Mining frequent itemsets is to discover the groups of items appearing always together excess of a user specified threshold. Many approaches have been proposed for mining frequent itemsets by applying the FP-tree structure to improve the efficiency of the FP-Growth algorithm which needs to recursively construct sub-trees. Although these approaches do not need to recursively construct many sub-trees, they also suffer the problem of a large search space, such that the performances for the previous approaches degrade when the database is massive or the threshold for mining frequent itemsets is low. In order to reduce the search space and speed up the mining process, we propose an efficient algorithm for mining frequent itemsets based on frequent pattern tree. Our algorithm generates a sub-tree for each frequent item and then generates candidates in batch from this sub-tree. For each candidate generation, our algorithm only generates a small set of candidates, which can significantly reduce the search space.

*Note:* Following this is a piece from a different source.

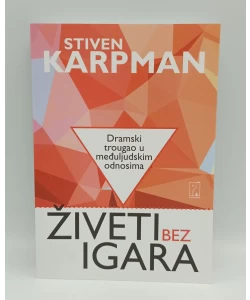 Živeti bez igara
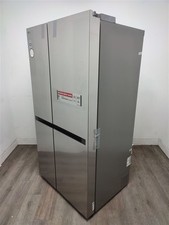 LG GSBC40PYPE Fridge Freezer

However, there may be many frequent itemsets existing in a transaction database, such that it is difficult to make a decision for a decision maker. Recently, mining frequent closed itemsets becomes a major research issue, since a set of the frequent closed itemsets is a condensed and complete representation of the frequent itemsets and all the frequent itemsets can be derived from the frequent closed itemsets. Because the transactions in a transaction database will grow rapidly in a short time, and some of the transactions may be antiquated. Consequently, the frequent closed itemsets may be changed due to the addition of the new transactions or the deletion of the old transactions from the transaction database. It is a challenge that how to update the previous closed itemsets when the transactions are added into or removed from the transaction database. We propose an efficient algorithm for incrementally mining closed itemsets without scanning the original database. Our algorithm updates closed itemsets by performing some operations on the previous closed itemsets and the added/deleted transactions without searching the previous closed itemsets.
Compared with other commodities, consumable products are purchased high-frequently. Although single gains for consumable products may be lower than that of appliances or electronic products, the accumulative gains for consumable products are great. Therefore, grasping suitable timing to do sales promotion for consumable products is an important task. Sequential pattern mining only considers the sequential purchasing behaviors for most of the customers, but they cannot predict when the customer will need the products in the future. For the consumable products, the purchase time for the next transaction is usually related to the purchase quantities for this transaction. We propose a novel data mining algorithm to find the consumption behaviors for most of customers. From this information, we can predict the next purchased time for an item based on the purchased quantity of this item at this time.